Mitigation: Sanitize all outputs, apply response validation, and avoid direct execution of outputs.

LLM06: Excessive Agency

Systems are granting GenAI autonomous control over tasks like approvals or system changes – often without checks.
Mitigation: Keep a human in the loop, especially for high-risk operations.

LLM07: System Prompt Leakage

Attackers uncover hidden system instructions (e.g., jailbreaks), allowing them to override controls.
Mitigation: Obfuscate system prompts, segment user and system instructions, and monitor prompt chain leakage.

LLM08: Vector & Embedding Weaknesses

RAG systems use vector databases for context. If these are poisoned or manipulated, attackers can inject malicious data.
Mitigation: Monitor vector store access, validate indexed content, and authenticate embedding pipelines.

LLM09: Misinformation

LLMs may confidently generate false or biased content. Overreliance can lead to reputational or operational damage.
Mitigation: Flag low-confidence outputs, add citations in RAG, and encourage human review.

LLM10: Unbounded Consumption

LLMs can be abused to cause resource exhaustion or cost explosion via complex prompts or infinite loops.
Mitigation: Rate limit inputs, cap token usage, and monitor prompt cost metrics.

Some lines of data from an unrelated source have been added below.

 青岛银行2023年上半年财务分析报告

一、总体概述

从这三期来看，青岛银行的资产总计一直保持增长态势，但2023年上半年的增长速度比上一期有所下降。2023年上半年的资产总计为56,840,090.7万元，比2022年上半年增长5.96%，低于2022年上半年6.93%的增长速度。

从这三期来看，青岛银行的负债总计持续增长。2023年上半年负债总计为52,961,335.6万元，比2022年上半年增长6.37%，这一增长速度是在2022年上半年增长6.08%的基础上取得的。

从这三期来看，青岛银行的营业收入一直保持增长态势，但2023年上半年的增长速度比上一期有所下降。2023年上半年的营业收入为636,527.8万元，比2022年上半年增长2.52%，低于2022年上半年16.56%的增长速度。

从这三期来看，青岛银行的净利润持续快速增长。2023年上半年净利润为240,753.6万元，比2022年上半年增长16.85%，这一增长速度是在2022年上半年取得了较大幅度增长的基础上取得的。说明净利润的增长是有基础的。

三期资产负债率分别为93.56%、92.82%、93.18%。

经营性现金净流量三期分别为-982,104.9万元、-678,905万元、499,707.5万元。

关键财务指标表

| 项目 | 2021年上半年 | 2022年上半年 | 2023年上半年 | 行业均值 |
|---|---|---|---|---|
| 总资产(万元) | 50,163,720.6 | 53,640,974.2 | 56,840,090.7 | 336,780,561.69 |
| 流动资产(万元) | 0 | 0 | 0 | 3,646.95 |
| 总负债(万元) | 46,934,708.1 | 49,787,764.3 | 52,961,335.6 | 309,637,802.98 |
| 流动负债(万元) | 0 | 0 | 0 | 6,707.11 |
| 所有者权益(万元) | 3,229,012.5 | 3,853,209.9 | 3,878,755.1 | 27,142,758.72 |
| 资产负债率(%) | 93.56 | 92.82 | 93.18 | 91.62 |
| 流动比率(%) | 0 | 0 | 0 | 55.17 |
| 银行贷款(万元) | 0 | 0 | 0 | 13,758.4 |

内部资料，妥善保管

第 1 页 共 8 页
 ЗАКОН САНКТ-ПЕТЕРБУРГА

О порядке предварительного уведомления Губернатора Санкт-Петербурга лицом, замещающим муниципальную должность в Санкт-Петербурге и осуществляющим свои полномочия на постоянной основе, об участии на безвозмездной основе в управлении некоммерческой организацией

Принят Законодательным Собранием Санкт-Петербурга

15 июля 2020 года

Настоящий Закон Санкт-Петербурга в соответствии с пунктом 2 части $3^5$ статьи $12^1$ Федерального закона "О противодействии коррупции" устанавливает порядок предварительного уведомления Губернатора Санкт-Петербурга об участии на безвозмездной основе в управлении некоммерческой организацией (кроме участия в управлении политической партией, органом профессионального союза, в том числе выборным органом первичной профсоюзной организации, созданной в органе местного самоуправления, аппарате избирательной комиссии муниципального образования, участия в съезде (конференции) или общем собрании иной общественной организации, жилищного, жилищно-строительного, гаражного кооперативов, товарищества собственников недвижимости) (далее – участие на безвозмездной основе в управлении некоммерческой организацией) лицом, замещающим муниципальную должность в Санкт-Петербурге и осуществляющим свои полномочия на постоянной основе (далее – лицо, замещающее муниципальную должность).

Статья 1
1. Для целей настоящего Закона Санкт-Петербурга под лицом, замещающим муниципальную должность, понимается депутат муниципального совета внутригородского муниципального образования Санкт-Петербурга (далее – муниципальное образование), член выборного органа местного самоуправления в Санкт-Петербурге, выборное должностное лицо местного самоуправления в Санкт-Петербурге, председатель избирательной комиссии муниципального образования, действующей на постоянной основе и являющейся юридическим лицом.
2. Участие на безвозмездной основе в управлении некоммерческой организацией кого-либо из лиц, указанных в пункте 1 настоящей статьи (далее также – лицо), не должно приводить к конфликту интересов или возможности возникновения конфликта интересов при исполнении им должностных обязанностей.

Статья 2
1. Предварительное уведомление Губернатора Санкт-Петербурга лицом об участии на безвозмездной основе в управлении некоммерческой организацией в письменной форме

Key Security Gaps in GenAI Deployments

  • Lack of audit logs for prompt/response history
  • No monitoring for vector store manipulation
  • Blind trust in third-party plugins
  • Failure to verify LLM-generated actions

Security Recommendations for GenAI

  • Treat GenAI as a privileged component in your architecture
  • Build prompt firewalls and use static/dynamic filtering
  • Monitor embedding pipelines and data provenance
  • Establish playbooks for GenAI red teaming

Conclusion

The GenAI revolution brought new capabilities and unprecedented risks. OWASP’s 2025 Top 10 list helps teams proactively secure LLM-based systems before attackers exploit them.
As GenAI becomes more embedded and autonomous, security cannot be an afterthought, it must be a foundational layer.